I love questions. I spent the better part of yesterday afternoon answering questions about what we are doing and why we do it. I think those kind of questions are good for everybody.
But, there are some questions that are not good.
The serpent in Genesis three asked those questions and made insinuations which were deadly.
What were those questions and insinuations?
First, the serpent asked questions that raised doubt in the minds of Adam and Eve. The serpent asked, “Did God really say, ‘You must not eat from any tree in the garden?’ ”
Here is temptation in its most subtle form. The serpent misquoted God and indicated to the Eve and Adam that God must be doing something wrong. To her credit, Eve answered that God had not prohibited eating of the trees in the garden but only the tree in the midst of the garden. She even added that God had said not even to touch the tree (which is not recorded in Genesis three).
The serpent apparently sought to put doubt in their minds.
Almost every temptation implies doubt about God and God’s Word. The serpent fostered this in the way he asked the question.
Second, the serpent next disagreed with God’s creation of the world. He told them that they would “not surely die.” He implied that God didn’t know what He was talking about or that His creation was not good.

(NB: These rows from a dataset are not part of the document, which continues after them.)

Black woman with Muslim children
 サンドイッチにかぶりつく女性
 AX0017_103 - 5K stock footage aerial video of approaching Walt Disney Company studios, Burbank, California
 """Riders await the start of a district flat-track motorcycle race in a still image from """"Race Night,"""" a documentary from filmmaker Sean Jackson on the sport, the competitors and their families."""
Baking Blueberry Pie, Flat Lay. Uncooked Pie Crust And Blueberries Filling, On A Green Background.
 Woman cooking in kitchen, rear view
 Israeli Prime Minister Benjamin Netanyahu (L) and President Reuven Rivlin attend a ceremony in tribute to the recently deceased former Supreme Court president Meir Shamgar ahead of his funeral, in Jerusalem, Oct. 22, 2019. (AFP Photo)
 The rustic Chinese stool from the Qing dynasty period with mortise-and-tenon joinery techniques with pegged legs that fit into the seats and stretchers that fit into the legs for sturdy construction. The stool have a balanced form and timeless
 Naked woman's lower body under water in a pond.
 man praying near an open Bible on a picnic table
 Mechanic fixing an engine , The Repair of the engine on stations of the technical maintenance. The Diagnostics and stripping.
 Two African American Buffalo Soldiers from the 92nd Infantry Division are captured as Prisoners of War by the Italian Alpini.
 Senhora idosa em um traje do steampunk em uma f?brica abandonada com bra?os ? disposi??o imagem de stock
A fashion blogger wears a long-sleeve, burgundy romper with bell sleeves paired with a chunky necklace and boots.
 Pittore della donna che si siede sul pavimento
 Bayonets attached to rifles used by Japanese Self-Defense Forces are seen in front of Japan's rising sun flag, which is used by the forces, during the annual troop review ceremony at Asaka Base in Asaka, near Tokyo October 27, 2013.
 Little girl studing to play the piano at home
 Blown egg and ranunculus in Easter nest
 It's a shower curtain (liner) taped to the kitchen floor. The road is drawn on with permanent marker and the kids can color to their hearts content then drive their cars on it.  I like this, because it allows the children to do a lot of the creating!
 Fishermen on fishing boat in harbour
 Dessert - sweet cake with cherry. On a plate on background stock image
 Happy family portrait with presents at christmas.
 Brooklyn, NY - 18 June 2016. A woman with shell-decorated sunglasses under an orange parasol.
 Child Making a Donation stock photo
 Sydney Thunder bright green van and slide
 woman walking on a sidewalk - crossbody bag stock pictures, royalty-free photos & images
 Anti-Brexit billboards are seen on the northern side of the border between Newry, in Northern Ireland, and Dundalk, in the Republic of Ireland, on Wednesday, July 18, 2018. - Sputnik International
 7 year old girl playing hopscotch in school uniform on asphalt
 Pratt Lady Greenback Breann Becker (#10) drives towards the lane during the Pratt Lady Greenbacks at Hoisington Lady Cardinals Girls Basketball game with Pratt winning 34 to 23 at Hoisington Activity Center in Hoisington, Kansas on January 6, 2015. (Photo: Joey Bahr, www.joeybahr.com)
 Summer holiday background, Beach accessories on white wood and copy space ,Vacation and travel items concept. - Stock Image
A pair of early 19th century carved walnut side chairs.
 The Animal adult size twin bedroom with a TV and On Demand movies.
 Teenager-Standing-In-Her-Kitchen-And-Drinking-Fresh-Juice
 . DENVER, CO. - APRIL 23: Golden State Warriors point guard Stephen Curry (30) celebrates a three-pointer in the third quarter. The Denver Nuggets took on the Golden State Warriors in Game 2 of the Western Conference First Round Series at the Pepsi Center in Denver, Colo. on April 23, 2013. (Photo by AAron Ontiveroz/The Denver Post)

Third, possibly the serpent’s most destructive temptation involved God’s goodness. He implied that God wanted to withhold good things from the man and woman. He insinuated that God is not good and not caring. Instead of describing God as all wise and all caring, the serpent pictured God as selfish and unconcerned.
We face this insinuation repeatedly. We are told that God is withholding good things from us.
These questions and insinuations led Adam and Eve to rebellion. They do the same for us.
How do we confront this? We do so with the Word of God and by knowing God as He really is. When we spend real time with God and when we seek His Word, we begin to know God. To know Him is to trust Him as well.